London Stock Exchange facing deepening problems

UK market has seen slew of big name firms drop their listing in recent months

If you thought the old Irish Stock Exchange had problems, spare a thought for its London counterpart.

Euronext Dublin, as the Irish market is now known, may be seeing a slew of big firms drop their listing, but at least it has never been one of the big markets in Europe. The London Stock Exchange, of course, has historically been the most important public market in Europe, if not the world. Now it is facing a crisis of confidence. Company after company is either dropping its London listing or deciding not to list there in the first place. On Wednesday Tui Travel, Europe’s biggest tour operator, said it was considering whether to delist from the London market.

It won’t be the last. FTSE 100 mainstay CRH shifted its main listing to New York and left only a secondary listing in the UK this year, while other index members Smurfit Kappa and Flutter Entertainment are both seen as likely to leave sooner rather than later. Smurfit has already made its intentions clear if a merger with US firm WestRock goes through, while Paddy Power-owner Flutter is shifting more and more towards the US too.
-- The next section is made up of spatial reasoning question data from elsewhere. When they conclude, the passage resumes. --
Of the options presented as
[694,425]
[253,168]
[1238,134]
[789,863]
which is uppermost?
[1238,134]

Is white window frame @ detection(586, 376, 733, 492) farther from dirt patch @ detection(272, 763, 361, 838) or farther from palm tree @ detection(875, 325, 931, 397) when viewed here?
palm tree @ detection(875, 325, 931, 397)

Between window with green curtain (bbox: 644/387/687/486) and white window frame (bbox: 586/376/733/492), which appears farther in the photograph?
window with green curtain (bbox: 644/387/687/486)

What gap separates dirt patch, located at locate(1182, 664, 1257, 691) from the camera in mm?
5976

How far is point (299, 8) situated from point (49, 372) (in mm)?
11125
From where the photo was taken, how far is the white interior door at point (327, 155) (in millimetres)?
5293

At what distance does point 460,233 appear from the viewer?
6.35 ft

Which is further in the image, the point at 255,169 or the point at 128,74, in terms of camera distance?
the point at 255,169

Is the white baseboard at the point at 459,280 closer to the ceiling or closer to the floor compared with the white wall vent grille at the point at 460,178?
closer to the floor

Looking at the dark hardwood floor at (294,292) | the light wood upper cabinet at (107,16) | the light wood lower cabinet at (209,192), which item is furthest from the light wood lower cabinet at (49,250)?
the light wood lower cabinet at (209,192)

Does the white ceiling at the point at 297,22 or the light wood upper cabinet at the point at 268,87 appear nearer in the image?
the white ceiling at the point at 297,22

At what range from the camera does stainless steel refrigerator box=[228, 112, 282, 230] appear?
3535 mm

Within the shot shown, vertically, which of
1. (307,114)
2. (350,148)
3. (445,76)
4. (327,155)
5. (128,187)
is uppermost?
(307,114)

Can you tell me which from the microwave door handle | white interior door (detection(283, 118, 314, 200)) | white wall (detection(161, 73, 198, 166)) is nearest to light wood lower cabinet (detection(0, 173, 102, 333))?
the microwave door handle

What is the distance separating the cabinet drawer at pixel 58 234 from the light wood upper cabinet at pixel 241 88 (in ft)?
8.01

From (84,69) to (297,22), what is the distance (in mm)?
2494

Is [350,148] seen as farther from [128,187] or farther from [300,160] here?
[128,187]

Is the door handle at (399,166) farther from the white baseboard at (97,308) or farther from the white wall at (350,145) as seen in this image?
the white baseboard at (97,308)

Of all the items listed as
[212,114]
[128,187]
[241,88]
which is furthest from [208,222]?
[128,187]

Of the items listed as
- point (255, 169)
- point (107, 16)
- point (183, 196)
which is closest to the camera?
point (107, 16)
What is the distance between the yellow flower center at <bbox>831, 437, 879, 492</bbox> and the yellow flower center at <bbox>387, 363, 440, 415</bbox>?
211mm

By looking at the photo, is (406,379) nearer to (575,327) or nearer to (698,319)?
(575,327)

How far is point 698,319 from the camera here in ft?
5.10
But it’s not just that the London Stock Exchange is losing members, it is also the ones it’s failing to attract. Arm Holdings, a British chipmaker and national champion, decided earlier this year to go public in New York rather than London despite reportedly fierce lobbying by the British government.


The mood music around the London Stock Exchange is now grim. While there are a number of possible reforms mooted to help arrest the decline – combining smaller pension funds so they would be less conservative and invest heavily in equities, for example, or relaxing rules about how much control a company founder can retain in a listing – the London market is facing a deeper problem.

A generation ago it would nearly have been unthinkable to drop a London listing. Since Brexit numerous European firms have left and prospered, thus removing a critical barrier to firms departing. The London Stock Exchange is now fighting a trend as much as day-to-day issues for its members. It’s a problem that won’t be easily solved.